Purpose and Usage
This script, available in my SVN code repository, serves to catalog all raster & vector datasources/layers found in a directory tree.
Using a simple command line request, the script recursively scans all the files and folders for supported spatial data or image formats. The real power behind the script is the GDAL/OGR spatial data access library that supports dozens of vector and raster formats.
Usage: python gdalogr_catalogue.py <search path>
The (default) results of a search are encoded into hierarchical XML and feed to stdout.
For more information on the purpose and background of this project, please see the discussion at my blog:
- The main script is called gdalogr_catalogue.py
- GDAL/OGR libraries (Python bindings): http://pypi.python.org/pypi/GDAL
- Python > 2.3 for itertools.tee function
- xmlgen.py in the same folder as the main script, or installed (manually), also provided in this repo
Here are snippits of the possible output of the script. Two options are currently available, XML & SQL -- more to come (delimited text) and some are half-baked (SQL).

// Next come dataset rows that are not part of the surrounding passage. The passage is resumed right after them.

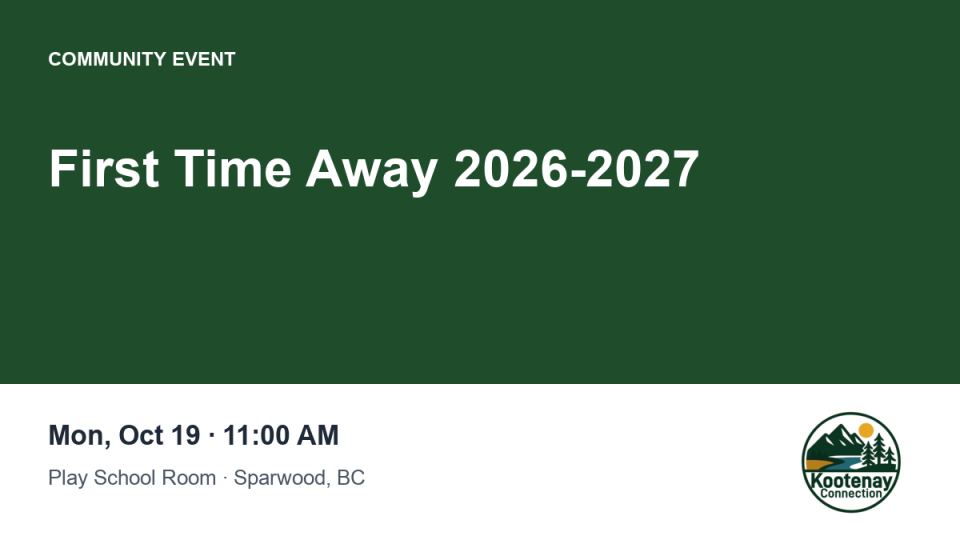 First Time Away 2026-2027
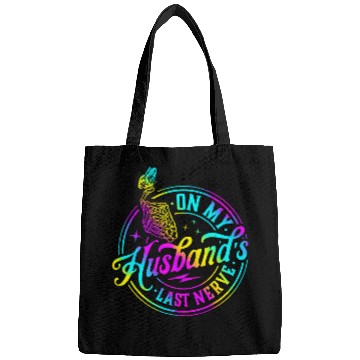 Discover On My Husband s Last Nerve Skeletons Funny Wife Women 1 Bags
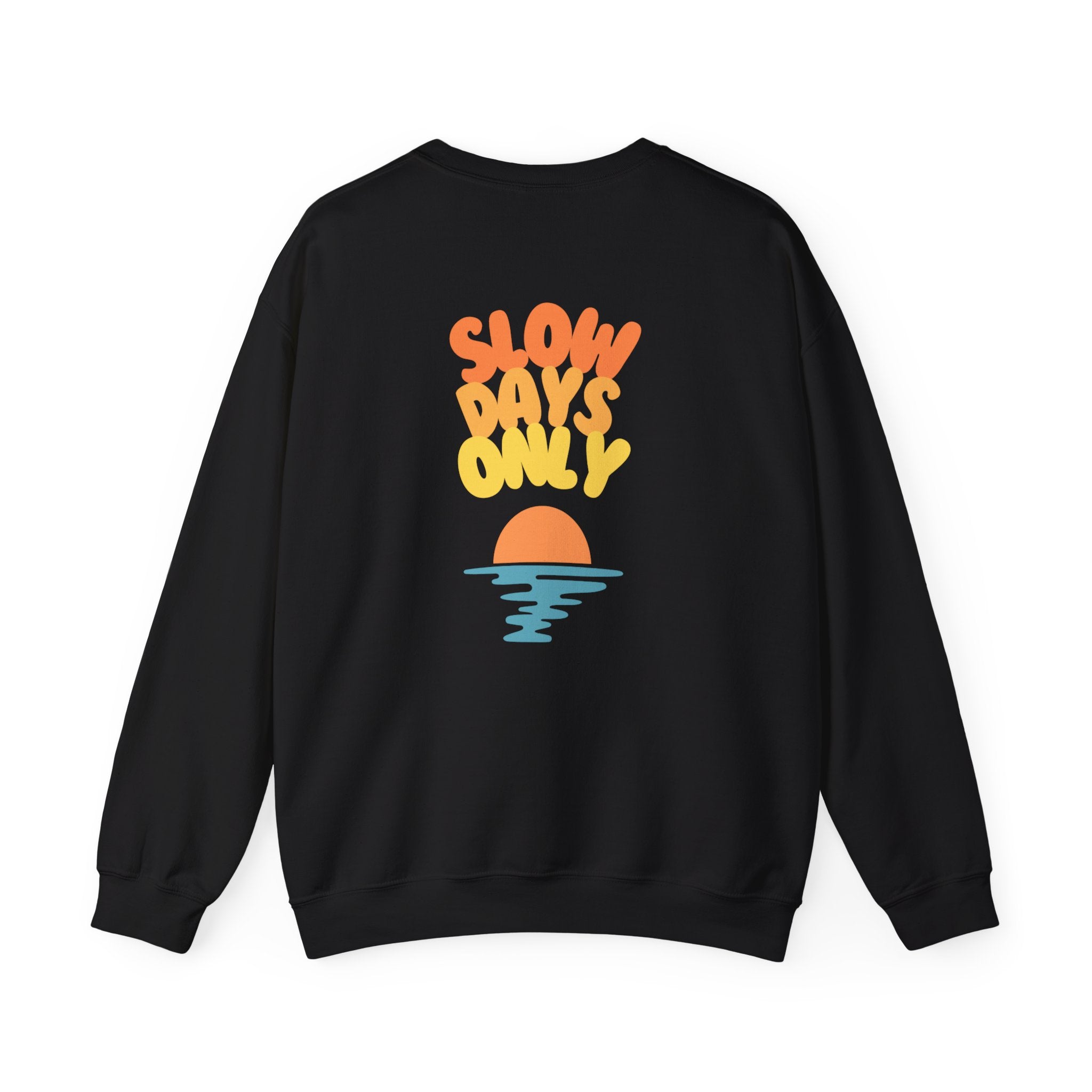 Slow Days Only Crewneck Sweatshirt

Until I get an XML schema doc put together, you have to refer this sample XML or a portion of it as displayed here:
<?xml version="1.0" encoding="utf-8"?> <DataCatalogue>
- <SearchPath>../</SearchPath> <LaunchPath>/code/nme/cat</LaunchPath> <UserHome>/Users/mine</UserHome> <IgnoredStrings>['.svn', '.shx', '.dbf']</IgnoredStrings> <DirCount>44</DirCount> <FileCount>119</FileCount> <Timestamp>Tue Feb 5 20:52:34 2008</Timestamp>
<datasourceId>1</datasourceId> <name>../data_example/shp</name> <layercount>5</layercount> <format>ESRI Shapefile</format> <VectorLayer><featurecount>1</featurecount> <name>buf_hull</name> <extent>(-5.2264717603724069, 143.19359180565968, 42.418215273515429, 287.96378357150178)</extent> <layerId>1</layerId>
<name>../data_example/img/bg.jpg</name> <RasterBand><bandId>1</bandId> <max>255.0</max> <overviews>0</overviews> <min>88.0</min>
</RasterBand> <rasterX>1280</rasterX> <rasterY>10</rasterY> <driver>JPEG JFIF</driver> <project></project> <boundcount>3</boundcount> <rasterId>1</rasterId> <geotrans>(0.0, 1.0, 0.0, 0.0, 0.0, 1.0)</geotrans>
It is also possible to have the script produce SQL INSERT statements by adding the word SQL as an argument after the search path, but you will then need to filter the results, e.g. grep INSERT, to get them. This is obviously a hack but is already usable if you need it.
The earlier versions of my vector cataloguing script (ogr_catalog.py) and Matt Perry's raster version (gdal_catalog.py) produced pipe delimited files suitable for importing into a database. This meant having at least four different files to describe what is encoded in the short XML snippit above. I hope to have delimited output support added as an option in future versions.
One other goal is to enable the output of an overview map of the contents. Some tests are being done using MapServer MapScript, but not really included here yet.
Some xsl and css examples are provided here to help you visualise the XML output easily in a web page.